TASK REQUIREMENTS: This exercise asks for every line of the material that contains the word "Concentrates".

EXERCISE INPUT:
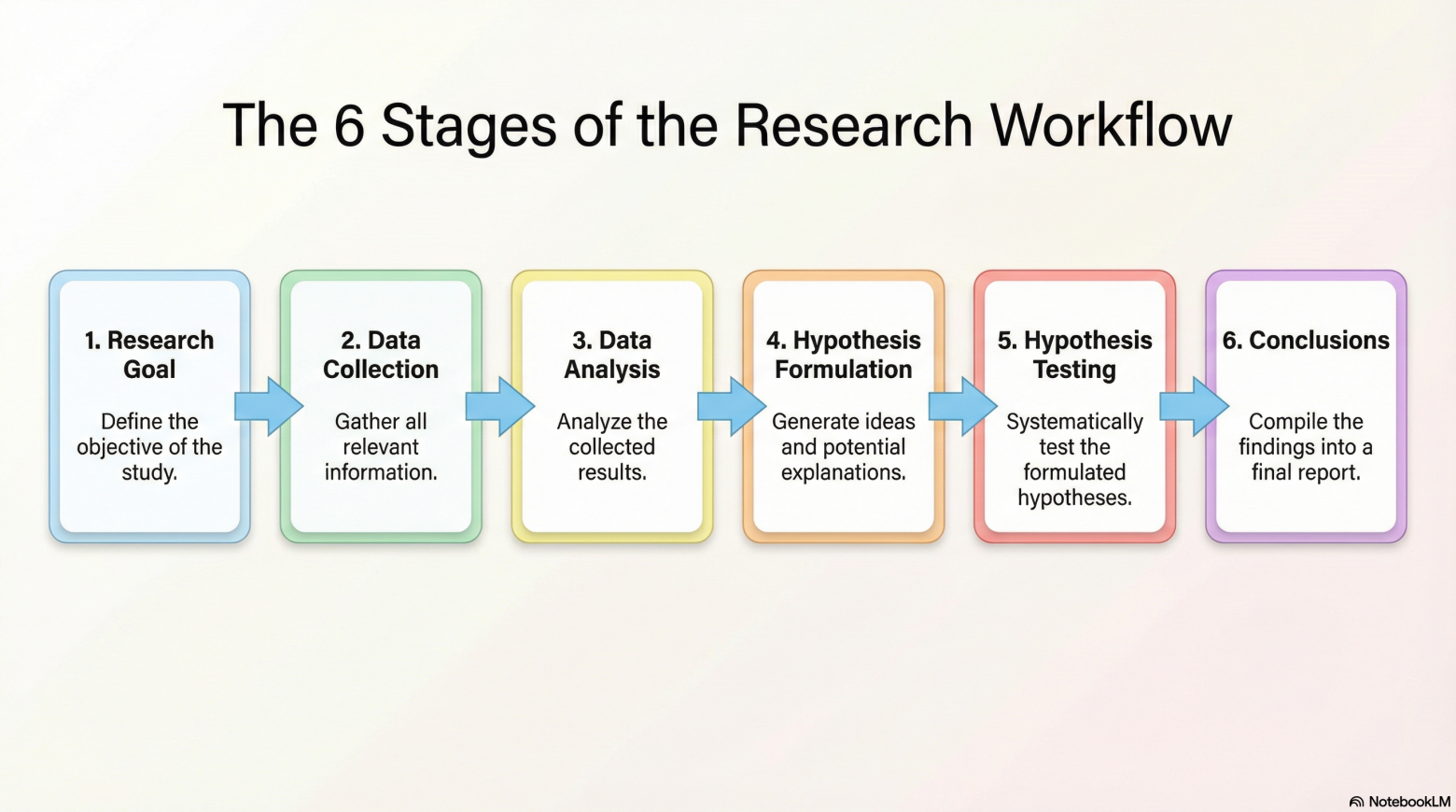 The 6 Stages of the Research Workflow

1. Research Goal

Define the objective of the study.

2. Data Collection

Gather all relevant information.

3. Data Analysis

Analyze the collected results.

4. Hypothesis Formulation

Generate ideas and potential explanations.

5. Hypothesis Testing

Systematically test the formulated hypotheses.

6. Conclusions

Compile the findings into a final report.

NotebookLM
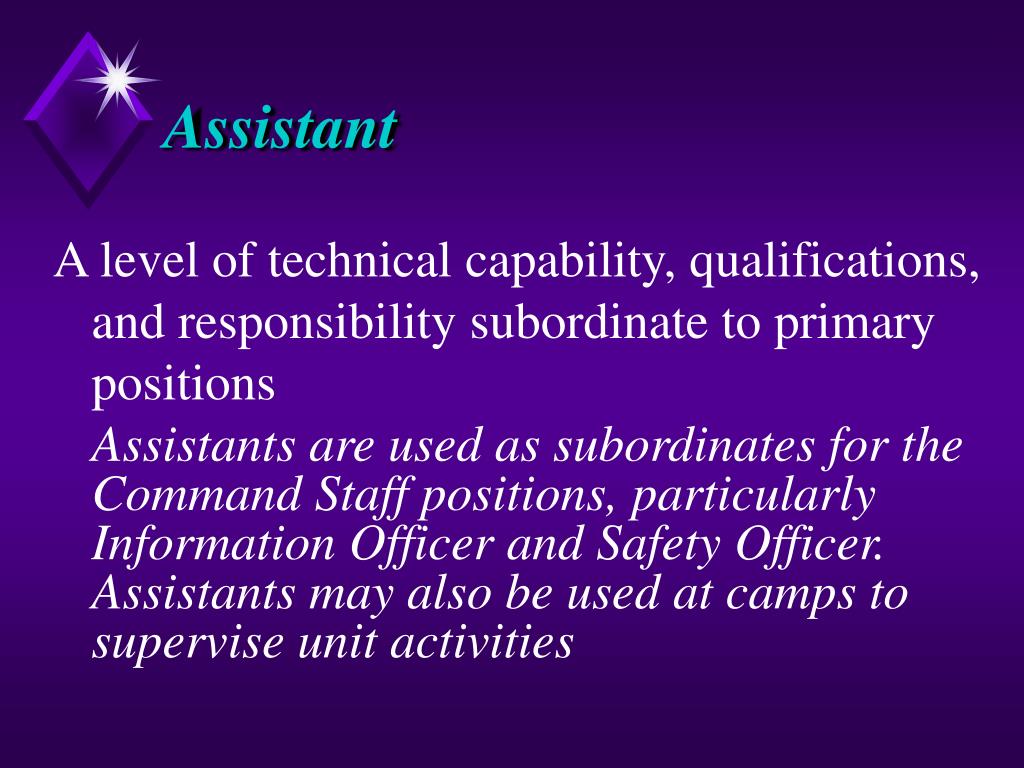 Assistant

A level of technical capability, qualifications, and responsibility subordinate to primary positions

Assistants are used as subordinates for the Command Staff positions, particularly Information Officer and Safety Officer. Assistants may also be used at camps to supervise unit activities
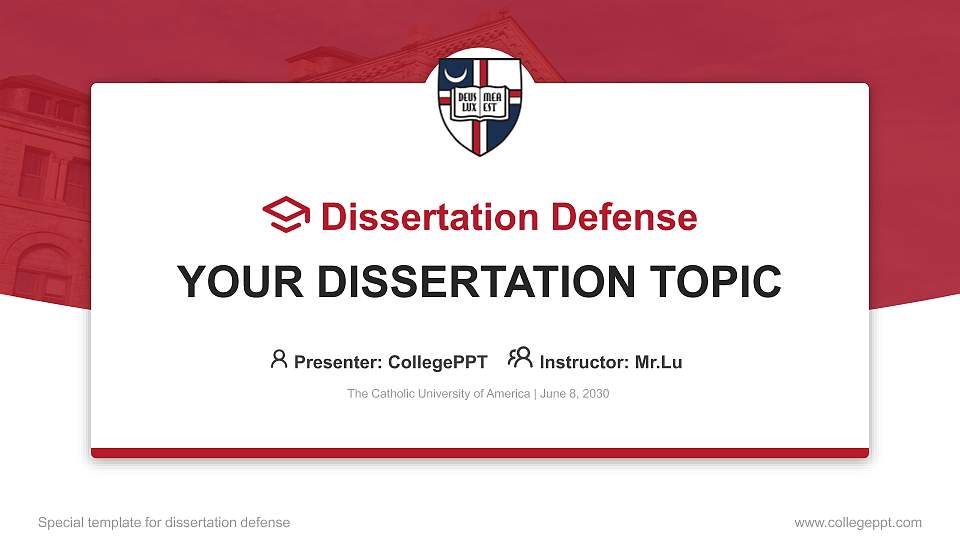 DEUS LUX MEA EST

Dissertation Defense

YOUR DISSERTATION TOPIC

Presenter: CollegePPT Instructor: Mr.Lu

The Catholic University of America | June 8, 2030

Special template for dissertation defense

www.collegeppt.com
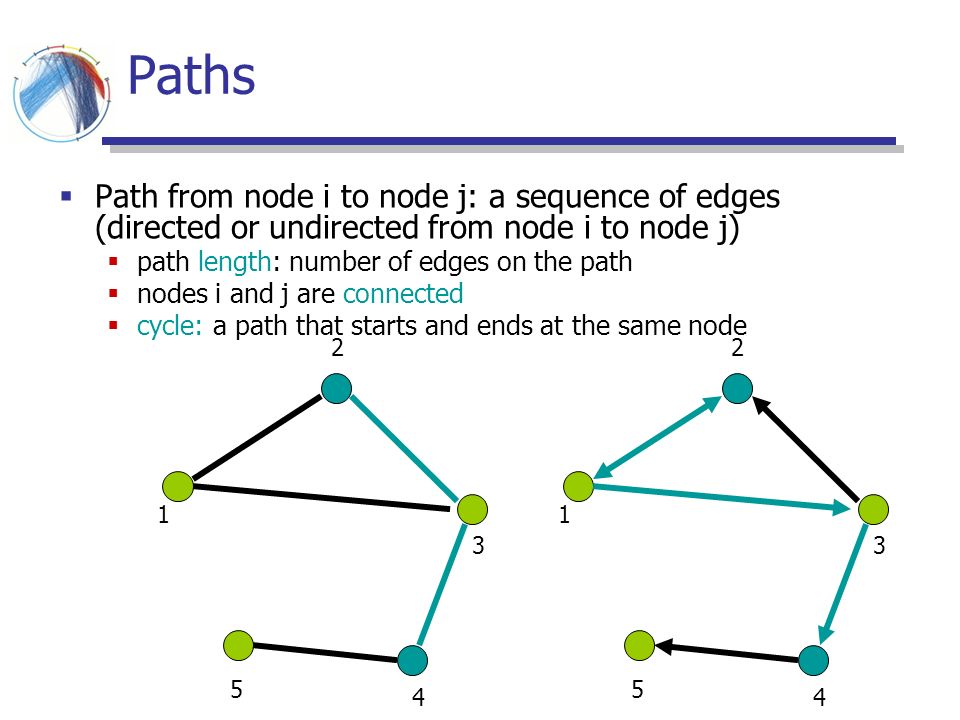 Paths

Path from node i to node j: a sequence of edges (directed or undirected from node i to node j)

path length: number of edges on the path

nodes i and j are connected

cycle: a path that starts and ends at the same node

2
1
3
5
4

2
1
3
5
4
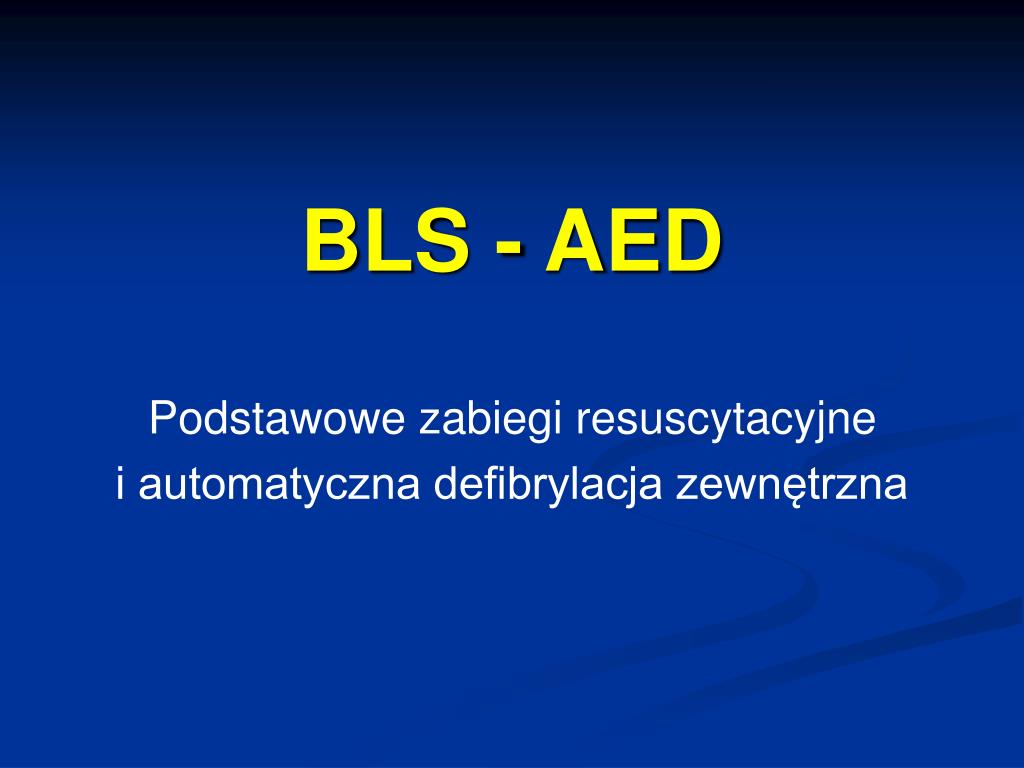 BLS - AED

Podstawowe zabiegi resuscytacyjne
i automatyczna defibrylacja zewnętrzna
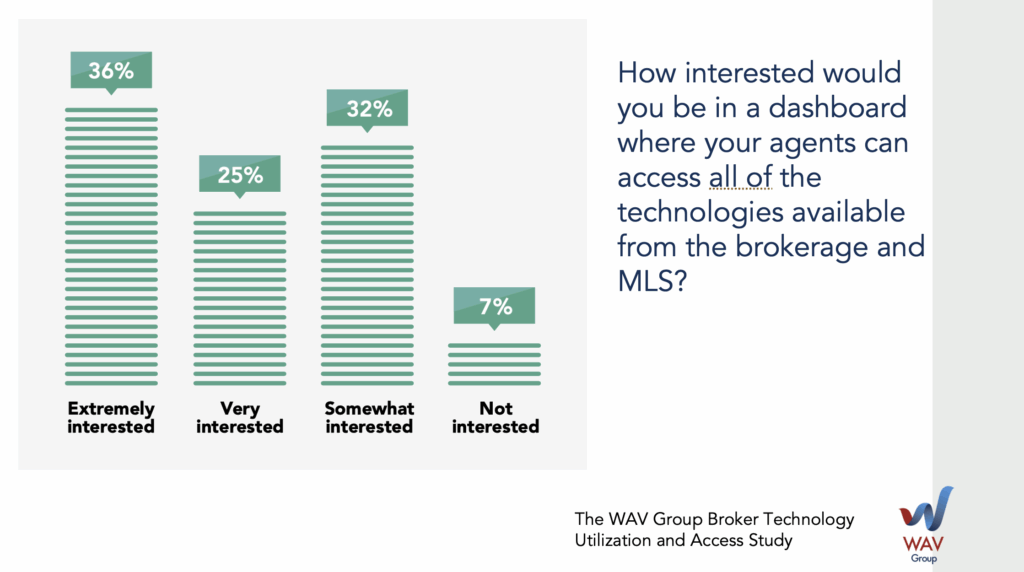 36%

25%

32%

7%

Extremely interested

Very interested

Somewhat interested

Not interested

How interested would you be in a dashboard where your agents can access all of the technologies available from the brokerage and MLS?

The WAV Group Broker Technology Utilization and Access Study

WAV Group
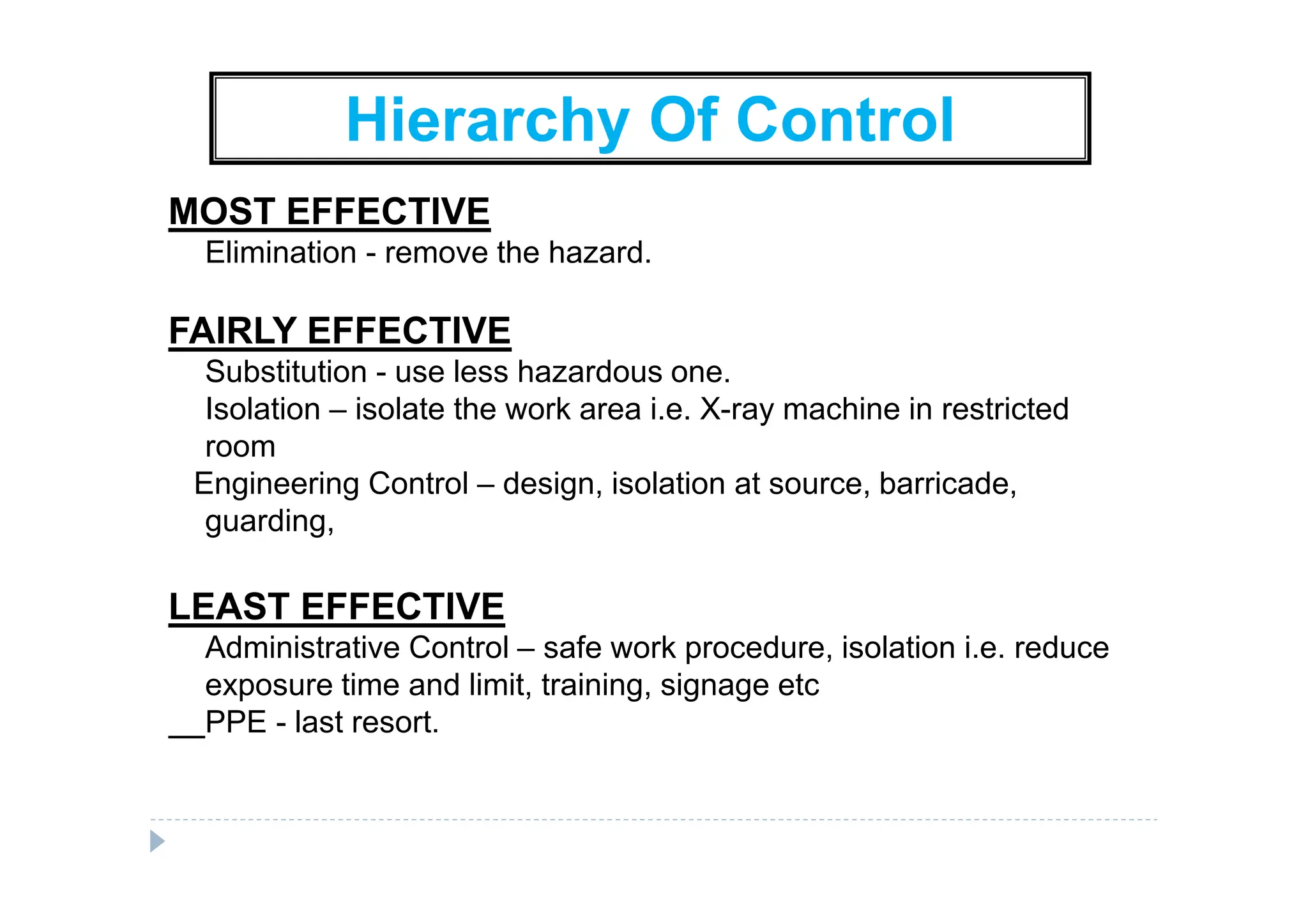 Hierarchy Of Control

MOST EFFECTIVE
Elimination - remove the hazard.

FAIRLY EFFECTIVE
Substitution - use less hazardous one.
Isolation – isolate the work area i.e. X-ray machine in restricted room
Engineering Control – design, isolation at source, barricade, guarding,

LEAST EFFECTIVE
Administrative Control – safe work procedure, isolation i.e. reduce exposure time and limit, training, signage etc
__PPE - last resort.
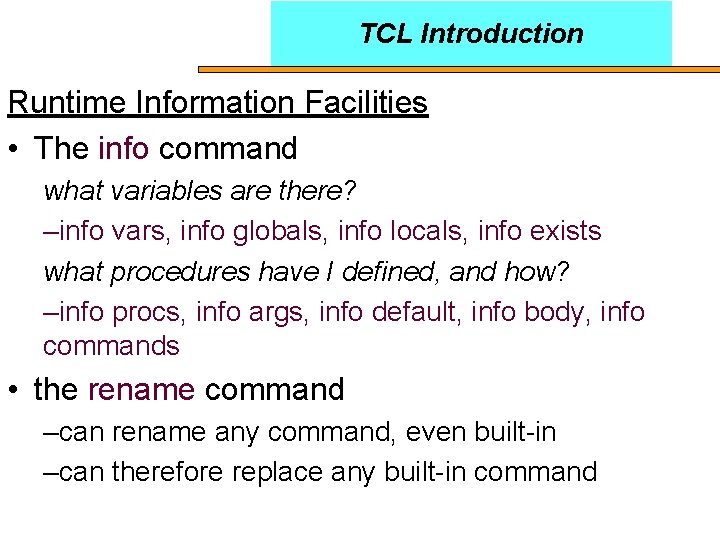 TCL Introduction

Runtime Information Facilities

• The info command

what variables are there?

–info vars, info globals, info locals, info exists

what procedures have I defined, and how?

–info procs, info args, info default, info body, info commands

• the rename command

–can rename any command, even built-in

–can therefore replace any built-in command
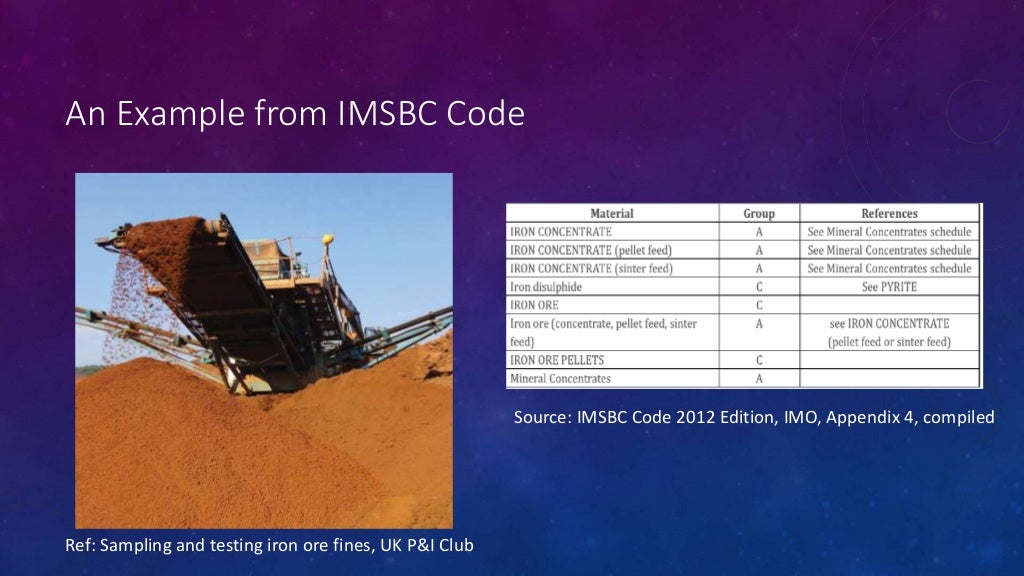 An Example from IMSBC Code

| Material | Group | References |
|---|---|---|
| IRON CONCENTRATE | A | See Mineral Concentrates schedule |
| IRON CONCENTRATE (pellet feed) | A | See Mineral Concentrates schedule |
| IRON CONCENTRATE (sinter feed) | A | See Mineral Concentrates schedule |
| Iron disulphide | C | See PYRITE |
| IRON ORE | C | |
| Iron ore (concentrate, pellet feed, sinter feed) | A | see IRON CONCENTRATE (pellet feed or sinter feed) |
| IRON ORE PELLETS | C | |
| Mineral Concentrates | A | |

Source: IMSBC Code 2012 Edition, IMO, Appendix 4, compiled

Ref: Sampling and testing iron ore fines, UK P&I Club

RESPONSE AREA:
| IRON CONCENTRATE | A | See Mineral Concentrates schedule |
| IRON CONCENTRATE (pellet feed) | A | See Mineral Concentrates schedule |
| IRON CONCENTRATE (sinter feed) | A | See Mineral Concentrates schedule |
| Mineral Concentrates | A | |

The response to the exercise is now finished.